Carta ao Leitor: A tolerância salva
A reportagem sobre transgêneros integra uma linha nobre do jornalismo de VEJA, que sempre dedicou especial atenção às mudanças de comportamento na sociedade
Durante quatro semanas, a repórter Giulia Vidale, de 27 anos, mergulhou no mundo dos transgêneros, assim chamados os homens e mulheres que não se identificam com seu sexo biológico. Nesse período, Giulia ouviu estudiosos e especialistas da área da saúde — psiquiatras, psicólogos, endocrinologistas — e, na etapa mais sensível de sua apuração, acompanhou famílias com filhos transgênero. E foi no contato da jornalista com as famílias que sua reportagem tomou a forma final, como se pode ver na reportagem sob o título “A saga de ter um filho transgênero”.
Giulia constatou que os adolescentes e adultos trans faziam questão de dar seu depoimento e não se intimidavam em revelar o nome ou posar para fotografias. Diz ela: “Eles lutam pela diversidade, esforçam-se para ser reconhecidos em sua nova identidade”. Mas as entrevistas com os pais e mães de filhos trans mostraram-se mais tormentosas. “Com os pais, foi mais complicado”, afirma. Giulia percebeu que alguns dos pais tinham receio de aparecer como se fossem militantes da causa dos transgêneros. Outros também temiam ser publicamente criticados por terem filhos trans.
Diante disso, ampliou-se o leque da reportagem. Em vez de retratar tão somente a vida dos transgêneros, a matéria ocupou-se em abordar sobretudo a saga dos pais e mães de filhos trans, que consiste, na quase totalidade dos casos, em um turbilhão emocional em que se misturam susto e medo, revolta e culpa — e que, nas situações mais felizes, termina em respeito e tolerância. Os estudos mostram que, de modo geral, os transgêneros exibem alta incidência de transtornos mentais e enormes taxas de suicídio. Os mesmos estudos mostram que nada disso acontece com os transgêneros que contam com a compreensão, o apoio e o amor da família — num sinal eloquente de que a tolerância salva.

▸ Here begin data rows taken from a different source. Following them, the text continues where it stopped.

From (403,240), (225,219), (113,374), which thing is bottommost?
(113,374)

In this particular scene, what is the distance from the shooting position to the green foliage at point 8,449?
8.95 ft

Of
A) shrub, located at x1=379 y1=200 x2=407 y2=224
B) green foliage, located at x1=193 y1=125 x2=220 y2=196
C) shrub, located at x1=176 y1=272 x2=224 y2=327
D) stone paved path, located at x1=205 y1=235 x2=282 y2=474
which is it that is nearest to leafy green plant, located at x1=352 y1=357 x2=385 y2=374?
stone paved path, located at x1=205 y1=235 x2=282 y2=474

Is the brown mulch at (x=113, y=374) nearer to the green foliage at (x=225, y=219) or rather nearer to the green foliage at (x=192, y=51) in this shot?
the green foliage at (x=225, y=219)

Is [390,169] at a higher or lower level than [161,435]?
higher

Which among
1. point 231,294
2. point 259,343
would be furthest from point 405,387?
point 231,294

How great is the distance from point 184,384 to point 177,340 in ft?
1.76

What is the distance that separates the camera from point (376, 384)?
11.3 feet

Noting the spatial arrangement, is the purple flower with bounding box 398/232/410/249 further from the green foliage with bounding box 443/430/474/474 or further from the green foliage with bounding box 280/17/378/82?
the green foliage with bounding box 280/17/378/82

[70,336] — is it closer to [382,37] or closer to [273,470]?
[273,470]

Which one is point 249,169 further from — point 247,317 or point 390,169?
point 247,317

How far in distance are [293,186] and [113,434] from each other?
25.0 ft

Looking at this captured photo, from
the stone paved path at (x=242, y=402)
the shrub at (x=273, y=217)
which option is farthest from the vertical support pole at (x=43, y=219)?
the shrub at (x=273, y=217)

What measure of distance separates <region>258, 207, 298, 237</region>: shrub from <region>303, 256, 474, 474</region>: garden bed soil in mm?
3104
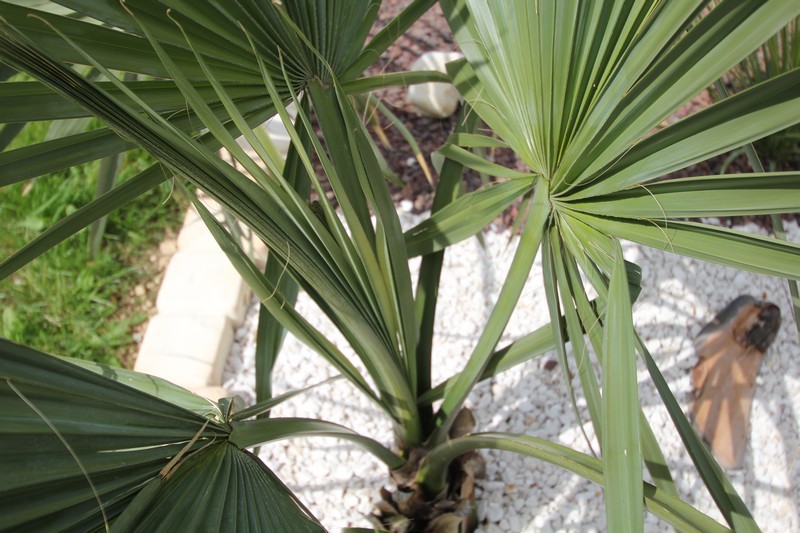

A reportagem sobre transgêneros integra uma linha nobre do jornalismo de VEJA. Em seus quase cinquenta anos de história, a revista sempre dedicou atenção privilegiada às mudanças de comportamento da sociedade, com a motivação de entendê-las e levá-las aos leitores, como demonstram as capas reproduzidas ao lado. Ali, estão reportagens sobre a força dos jovens (1984), a realidade dos gays (1993), o impacto do Facebook (2011), as mulheres que preferem não ter filhos (2013) — e a diluição, entre os mais jovens, das fronteiras entre os gêneros masculino e feminino (2016), tema que já prenunciava o assunto desta edição.
Aos pais e mães que concordaram em contar suas histórias e as de seus filhos, bem como aos transgêneros que receberam a reportagem, VEJA agradece o gesto de confiança.